• _TASK DETAILS_
Skip every line before the one containing "In the shot, which", then copy that line and the rest of the entries below exactly, through the last line.

Some records
==========
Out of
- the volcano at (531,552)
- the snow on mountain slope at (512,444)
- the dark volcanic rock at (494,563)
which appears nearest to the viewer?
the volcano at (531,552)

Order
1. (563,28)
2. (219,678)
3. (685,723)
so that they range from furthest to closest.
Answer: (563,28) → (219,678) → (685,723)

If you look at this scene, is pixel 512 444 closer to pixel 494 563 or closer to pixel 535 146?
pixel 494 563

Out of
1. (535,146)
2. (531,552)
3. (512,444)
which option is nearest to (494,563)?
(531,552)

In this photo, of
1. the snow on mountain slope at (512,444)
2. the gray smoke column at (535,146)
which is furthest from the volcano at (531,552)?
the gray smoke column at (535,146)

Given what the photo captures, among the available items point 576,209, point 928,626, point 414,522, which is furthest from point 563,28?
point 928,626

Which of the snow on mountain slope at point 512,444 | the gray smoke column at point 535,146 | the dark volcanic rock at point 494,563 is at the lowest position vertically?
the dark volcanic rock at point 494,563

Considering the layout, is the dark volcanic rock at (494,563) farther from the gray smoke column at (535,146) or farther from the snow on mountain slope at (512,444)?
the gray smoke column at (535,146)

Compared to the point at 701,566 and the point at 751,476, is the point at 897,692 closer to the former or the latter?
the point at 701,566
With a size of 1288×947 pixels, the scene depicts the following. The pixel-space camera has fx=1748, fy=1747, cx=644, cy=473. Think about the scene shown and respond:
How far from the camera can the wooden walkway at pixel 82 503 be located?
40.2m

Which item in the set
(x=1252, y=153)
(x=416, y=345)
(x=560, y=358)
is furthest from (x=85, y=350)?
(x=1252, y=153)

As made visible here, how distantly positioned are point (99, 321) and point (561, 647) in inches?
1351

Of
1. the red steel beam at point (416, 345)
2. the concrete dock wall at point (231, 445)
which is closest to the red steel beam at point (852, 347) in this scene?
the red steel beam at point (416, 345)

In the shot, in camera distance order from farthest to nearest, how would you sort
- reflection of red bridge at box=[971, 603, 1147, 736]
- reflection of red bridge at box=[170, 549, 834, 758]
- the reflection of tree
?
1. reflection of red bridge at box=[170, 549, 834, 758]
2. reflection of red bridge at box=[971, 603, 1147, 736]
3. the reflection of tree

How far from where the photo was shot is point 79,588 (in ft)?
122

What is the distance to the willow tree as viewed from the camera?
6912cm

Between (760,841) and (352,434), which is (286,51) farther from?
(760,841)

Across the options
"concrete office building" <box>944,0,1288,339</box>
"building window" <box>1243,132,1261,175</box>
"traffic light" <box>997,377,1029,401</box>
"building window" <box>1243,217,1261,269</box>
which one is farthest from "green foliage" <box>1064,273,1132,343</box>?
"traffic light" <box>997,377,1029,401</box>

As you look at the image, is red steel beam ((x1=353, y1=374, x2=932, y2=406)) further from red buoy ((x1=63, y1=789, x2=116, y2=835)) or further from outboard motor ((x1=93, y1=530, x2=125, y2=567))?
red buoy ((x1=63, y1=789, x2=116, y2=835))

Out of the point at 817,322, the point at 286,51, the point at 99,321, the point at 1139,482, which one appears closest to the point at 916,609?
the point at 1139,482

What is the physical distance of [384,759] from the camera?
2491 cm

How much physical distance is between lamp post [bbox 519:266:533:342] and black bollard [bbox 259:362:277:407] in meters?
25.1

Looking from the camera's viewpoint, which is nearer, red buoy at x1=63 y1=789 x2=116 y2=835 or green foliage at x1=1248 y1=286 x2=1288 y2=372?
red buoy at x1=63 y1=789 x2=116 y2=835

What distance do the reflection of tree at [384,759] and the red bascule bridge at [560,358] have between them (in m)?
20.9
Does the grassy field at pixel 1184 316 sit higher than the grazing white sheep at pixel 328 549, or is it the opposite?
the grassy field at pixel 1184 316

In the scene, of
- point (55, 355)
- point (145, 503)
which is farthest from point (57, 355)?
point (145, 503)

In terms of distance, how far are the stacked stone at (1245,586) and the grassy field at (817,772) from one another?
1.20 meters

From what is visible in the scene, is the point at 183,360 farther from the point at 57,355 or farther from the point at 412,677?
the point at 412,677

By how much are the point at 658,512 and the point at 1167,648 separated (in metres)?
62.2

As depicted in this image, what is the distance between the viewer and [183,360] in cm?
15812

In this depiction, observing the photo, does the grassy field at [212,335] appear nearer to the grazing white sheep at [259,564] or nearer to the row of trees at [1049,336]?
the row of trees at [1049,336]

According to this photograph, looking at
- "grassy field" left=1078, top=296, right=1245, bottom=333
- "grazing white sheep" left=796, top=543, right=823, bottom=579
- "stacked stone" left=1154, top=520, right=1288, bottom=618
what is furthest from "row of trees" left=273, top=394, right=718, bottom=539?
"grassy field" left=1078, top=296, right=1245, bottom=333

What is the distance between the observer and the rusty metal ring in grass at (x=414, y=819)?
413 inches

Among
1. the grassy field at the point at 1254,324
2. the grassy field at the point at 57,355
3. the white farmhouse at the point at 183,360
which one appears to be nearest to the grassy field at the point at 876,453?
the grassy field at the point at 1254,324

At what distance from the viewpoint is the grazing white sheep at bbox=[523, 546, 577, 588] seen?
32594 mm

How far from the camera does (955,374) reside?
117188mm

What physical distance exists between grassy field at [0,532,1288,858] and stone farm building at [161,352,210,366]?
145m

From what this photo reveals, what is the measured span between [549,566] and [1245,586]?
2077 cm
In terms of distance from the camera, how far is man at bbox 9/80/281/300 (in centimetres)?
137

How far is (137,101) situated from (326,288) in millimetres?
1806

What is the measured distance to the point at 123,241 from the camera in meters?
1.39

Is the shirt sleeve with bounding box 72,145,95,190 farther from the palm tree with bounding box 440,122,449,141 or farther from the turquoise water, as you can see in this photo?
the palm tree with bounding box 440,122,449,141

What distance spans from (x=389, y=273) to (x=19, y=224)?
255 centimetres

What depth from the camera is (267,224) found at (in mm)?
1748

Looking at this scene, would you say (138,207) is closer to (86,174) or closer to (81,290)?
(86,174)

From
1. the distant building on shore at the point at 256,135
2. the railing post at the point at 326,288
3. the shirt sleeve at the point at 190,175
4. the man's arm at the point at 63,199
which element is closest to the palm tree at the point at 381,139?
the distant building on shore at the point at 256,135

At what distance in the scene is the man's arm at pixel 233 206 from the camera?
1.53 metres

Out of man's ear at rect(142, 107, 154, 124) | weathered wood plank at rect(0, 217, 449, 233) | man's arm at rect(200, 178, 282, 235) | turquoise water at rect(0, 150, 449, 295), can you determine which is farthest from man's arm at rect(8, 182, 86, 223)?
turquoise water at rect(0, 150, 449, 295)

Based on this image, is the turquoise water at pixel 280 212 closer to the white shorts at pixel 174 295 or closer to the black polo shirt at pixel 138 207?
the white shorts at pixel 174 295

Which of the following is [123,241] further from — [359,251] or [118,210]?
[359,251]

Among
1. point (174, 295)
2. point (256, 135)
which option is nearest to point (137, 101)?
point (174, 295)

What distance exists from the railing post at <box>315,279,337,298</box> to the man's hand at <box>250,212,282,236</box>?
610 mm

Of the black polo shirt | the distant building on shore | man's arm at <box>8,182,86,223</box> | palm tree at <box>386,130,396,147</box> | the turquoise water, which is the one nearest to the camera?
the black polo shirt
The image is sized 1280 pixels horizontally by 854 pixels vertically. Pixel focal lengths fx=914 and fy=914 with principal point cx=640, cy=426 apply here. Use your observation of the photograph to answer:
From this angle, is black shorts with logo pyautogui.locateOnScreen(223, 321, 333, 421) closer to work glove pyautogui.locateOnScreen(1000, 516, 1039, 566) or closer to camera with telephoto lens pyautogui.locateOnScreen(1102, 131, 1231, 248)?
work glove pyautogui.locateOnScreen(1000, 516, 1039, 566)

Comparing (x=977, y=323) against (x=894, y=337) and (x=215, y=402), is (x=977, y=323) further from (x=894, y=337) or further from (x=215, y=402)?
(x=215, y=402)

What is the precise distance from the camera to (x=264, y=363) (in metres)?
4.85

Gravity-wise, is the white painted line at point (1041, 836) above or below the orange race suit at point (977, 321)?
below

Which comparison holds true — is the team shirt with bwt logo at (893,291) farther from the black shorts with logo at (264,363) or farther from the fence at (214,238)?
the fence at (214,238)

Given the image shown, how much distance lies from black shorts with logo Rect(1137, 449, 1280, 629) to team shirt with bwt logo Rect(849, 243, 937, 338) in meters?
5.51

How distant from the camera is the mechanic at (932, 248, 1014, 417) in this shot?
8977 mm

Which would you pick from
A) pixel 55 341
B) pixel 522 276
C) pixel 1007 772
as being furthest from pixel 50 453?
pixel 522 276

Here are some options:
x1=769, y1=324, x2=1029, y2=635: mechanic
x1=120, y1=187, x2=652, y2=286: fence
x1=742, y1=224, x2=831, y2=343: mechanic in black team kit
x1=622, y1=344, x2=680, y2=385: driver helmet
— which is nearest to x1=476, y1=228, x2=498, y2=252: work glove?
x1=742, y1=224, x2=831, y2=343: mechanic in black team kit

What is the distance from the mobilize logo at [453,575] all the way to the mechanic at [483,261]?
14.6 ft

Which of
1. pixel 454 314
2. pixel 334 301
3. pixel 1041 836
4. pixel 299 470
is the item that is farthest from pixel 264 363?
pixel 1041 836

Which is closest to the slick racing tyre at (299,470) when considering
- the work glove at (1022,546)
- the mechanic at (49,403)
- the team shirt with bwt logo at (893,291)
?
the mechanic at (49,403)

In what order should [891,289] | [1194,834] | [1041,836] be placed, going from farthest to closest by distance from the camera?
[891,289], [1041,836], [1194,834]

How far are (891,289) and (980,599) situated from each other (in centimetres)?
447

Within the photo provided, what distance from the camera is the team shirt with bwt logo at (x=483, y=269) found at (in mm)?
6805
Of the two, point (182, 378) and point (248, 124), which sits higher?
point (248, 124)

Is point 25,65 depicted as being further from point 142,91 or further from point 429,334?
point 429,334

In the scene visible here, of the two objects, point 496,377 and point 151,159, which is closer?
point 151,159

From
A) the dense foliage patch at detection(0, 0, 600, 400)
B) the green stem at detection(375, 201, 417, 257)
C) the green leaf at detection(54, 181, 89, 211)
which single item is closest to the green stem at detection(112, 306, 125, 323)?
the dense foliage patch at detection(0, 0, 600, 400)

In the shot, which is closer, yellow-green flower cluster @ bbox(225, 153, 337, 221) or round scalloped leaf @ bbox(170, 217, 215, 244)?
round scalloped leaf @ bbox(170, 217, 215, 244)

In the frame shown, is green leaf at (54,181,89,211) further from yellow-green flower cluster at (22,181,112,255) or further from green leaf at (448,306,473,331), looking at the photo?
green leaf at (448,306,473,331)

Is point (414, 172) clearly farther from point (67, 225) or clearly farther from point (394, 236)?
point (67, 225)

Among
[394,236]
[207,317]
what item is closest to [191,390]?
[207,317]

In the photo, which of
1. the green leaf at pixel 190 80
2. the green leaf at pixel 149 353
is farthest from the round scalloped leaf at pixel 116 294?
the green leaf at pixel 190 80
==========
• _ANSWER BELOW_
In the shot, which is closer, yellow-green flower cluster @ bbox(225, 153, 337, 221) or round scalloped leaf @ bbox(170, 217, 215, 244)?
round scalloped leaf @ bbox(170, 217, 215, 244)

In the frame shown, is green leaf at (54,181,89,211) further from yellow-green flower cluster at (22,181,112,255) or further from green leaf at (448,306,473,331), looking at the photo?
green leaf at (448,306,473,331)

Is point (414, 172) clearly farther from point (67, 225) or clearly farther from point (394, 236)?
point (67, 225)

Among
[394,236]
[207,317]
what item is closest to [191,390]?
[207,317]

In the photo, which of
1. the green leaf at pixel 190 80
2. the green leaf at pixel 149 353
is farthest from the round scalloped leaf at pixel 116 294?
the green leaf at pixel 190 80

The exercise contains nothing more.